*** Opening Records supplied ***
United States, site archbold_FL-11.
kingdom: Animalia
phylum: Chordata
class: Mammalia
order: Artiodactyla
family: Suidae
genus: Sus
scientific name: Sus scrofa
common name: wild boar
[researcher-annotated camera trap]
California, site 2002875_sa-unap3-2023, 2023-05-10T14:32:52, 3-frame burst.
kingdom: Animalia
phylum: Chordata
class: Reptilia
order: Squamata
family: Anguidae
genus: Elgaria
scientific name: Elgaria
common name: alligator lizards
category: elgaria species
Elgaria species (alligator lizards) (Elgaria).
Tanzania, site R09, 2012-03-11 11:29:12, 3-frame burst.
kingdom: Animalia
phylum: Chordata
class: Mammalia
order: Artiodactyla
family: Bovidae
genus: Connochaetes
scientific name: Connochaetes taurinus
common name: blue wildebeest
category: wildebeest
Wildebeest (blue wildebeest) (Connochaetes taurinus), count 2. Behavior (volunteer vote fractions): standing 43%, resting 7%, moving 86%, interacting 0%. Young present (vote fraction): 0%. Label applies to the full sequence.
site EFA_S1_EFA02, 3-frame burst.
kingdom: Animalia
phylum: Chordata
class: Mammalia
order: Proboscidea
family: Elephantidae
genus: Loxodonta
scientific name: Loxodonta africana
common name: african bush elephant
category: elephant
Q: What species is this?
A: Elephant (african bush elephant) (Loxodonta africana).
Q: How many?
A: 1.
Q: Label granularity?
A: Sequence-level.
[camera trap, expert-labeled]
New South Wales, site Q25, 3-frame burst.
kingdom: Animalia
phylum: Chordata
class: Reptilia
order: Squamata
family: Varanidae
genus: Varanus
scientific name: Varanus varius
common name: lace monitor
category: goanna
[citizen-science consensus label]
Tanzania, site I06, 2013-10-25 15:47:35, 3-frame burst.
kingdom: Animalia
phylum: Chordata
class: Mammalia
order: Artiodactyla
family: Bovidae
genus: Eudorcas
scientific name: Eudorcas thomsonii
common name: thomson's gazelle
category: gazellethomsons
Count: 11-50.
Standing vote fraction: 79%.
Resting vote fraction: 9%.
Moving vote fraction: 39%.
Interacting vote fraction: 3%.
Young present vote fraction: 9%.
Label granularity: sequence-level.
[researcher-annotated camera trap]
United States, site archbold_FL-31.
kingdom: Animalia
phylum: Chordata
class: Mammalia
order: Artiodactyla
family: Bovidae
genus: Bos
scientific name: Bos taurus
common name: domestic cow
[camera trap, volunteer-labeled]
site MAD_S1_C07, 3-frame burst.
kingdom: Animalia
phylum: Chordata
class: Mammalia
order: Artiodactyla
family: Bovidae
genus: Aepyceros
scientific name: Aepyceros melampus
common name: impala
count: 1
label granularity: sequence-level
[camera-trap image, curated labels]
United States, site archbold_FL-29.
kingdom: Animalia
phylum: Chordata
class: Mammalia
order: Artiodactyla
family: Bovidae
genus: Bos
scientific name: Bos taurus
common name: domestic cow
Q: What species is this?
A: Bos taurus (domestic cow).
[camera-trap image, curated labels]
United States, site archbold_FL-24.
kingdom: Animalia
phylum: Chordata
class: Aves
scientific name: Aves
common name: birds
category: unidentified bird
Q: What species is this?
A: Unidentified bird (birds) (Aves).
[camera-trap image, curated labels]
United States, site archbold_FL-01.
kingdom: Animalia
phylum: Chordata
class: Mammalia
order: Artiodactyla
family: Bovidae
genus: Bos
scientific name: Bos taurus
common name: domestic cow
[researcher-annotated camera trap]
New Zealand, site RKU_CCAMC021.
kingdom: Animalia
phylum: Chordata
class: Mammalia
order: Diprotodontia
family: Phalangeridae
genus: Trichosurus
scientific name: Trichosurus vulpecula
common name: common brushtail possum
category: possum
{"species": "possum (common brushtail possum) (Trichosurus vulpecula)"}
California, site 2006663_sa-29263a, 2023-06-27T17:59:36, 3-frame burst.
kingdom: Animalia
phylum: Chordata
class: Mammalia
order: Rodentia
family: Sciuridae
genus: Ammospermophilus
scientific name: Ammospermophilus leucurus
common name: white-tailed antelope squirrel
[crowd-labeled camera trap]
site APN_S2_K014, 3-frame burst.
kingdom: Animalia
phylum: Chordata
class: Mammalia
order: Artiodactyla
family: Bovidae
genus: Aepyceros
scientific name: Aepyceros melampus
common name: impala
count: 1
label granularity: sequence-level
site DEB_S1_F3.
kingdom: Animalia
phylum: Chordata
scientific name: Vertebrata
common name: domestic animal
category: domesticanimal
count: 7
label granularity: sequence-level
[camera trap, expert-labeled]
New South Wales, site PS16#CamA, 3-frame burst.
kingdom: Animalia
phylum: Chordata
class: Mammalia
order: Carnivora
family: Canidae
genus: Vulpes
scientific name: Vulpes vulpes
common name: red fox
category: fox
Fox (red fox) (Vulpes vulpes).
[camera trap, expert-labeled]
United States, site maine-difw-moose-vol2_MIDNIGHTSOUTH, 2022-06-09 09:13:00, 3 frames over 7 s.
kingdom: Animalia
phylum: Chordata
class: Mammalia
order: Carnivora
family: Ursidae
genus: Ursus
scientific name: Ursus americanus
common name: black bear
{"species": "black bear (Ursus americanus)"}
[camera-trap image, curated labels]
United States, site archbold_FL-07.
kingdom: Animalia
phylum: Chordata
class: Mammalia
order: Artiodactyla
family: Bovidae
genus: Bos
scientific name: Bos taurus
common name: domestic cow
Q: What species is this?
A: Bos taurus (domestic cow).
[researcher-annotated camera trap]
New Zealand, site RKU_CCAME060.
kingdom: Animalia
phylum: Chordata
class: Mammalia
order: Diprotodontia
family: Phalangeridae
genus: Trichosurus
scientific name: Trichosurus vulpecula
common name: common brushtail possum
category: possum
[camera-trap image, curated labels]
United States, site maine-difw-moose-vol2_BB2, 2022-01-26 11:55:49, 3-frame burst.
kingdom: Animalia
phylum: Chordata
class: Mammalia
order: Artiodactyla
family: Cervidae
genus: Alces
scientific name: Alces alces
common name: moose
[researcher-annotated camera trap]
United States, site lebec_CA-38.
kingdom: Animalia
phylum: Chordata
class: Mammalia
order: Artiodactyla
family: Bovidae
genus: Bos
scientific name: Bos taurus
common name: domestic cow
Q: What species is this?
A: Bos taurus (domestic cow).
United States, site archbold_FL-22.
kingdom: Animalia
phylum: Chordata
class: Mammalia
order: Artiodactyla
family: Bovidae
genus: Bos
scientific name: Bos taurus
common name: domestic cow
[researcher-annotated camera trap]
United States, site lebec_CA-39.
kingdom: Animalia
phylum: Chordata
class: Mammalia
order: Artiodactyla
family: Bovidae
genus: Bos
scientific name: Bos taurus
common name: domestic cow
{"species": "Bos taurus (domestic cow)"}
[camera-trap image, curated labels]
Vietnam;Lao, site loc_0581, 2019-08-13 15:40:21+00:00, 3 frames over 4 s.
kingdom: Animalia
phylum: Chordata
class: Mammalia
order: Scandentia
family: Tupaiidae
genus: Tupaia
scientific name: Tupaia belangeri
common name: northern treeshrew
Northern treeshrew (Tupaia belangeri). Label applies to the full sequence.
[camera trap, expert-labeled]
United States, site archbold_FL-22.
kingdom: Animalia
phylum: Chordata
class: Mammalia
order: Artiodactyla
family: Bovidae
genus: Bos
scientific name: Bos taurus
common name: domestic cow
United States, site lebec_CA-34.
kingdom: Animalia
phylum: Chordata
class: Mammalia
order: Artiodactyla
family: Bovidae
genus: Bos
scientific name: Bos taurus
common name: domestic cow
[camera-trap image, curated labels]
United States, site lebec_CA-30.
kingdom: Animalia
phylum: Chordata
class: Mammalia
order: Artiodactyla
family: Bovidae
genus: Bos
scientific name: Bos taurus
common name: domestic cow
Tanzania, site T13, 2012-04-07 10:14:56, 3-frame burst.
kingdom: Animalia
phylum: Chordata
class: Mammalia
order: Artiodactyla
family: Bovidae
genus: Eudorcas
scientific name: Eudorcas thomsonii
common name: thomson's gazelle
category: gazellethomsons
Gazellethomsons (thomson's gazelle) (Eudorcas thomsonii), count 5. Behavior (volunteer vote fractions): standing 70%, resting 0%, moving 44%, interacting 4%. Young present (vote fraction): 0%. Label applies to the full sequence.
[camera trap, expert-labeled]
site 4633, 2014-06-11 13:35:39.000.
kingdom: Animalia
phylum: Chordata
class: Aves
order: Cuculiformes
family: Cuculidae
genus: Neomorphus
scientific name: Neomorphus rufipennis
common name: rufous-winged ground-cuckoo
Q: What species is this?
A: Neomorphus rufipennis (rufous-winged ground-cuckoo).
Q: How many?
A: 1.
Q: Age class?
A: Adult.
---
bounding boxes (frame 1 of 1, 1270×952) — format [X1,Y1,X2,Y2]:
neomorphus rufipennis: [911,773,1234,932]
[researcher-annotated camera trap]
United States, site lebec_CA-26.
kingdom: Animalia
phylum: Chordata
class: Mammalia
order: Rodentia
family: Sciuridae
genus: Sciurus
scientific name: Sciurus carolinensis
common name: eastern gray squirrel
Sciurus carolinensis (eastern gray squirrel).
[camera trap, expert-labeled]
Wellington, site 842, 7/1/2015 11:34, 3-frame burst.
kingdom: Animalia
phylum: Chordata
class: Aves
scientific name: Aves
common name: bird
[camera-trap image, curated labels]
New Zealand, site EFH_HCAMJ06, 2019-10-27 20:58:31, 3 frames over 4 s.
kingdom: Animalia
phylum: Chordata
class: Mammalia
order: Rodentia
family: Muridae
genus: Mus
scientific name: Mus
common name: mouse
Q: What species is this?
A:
*** Closing Records supplied ***
_Task statement_: Check every line above for the string "Zealand" and copy those that have it.

_Answer space_:
New Zealand, site RKU_CCAMC021.
New Zealand, site RKU_CCAME060.
New Zealand, site EFH_HCAMJ06, 2019-10-27 20:58:31, 3 frames over 4 s.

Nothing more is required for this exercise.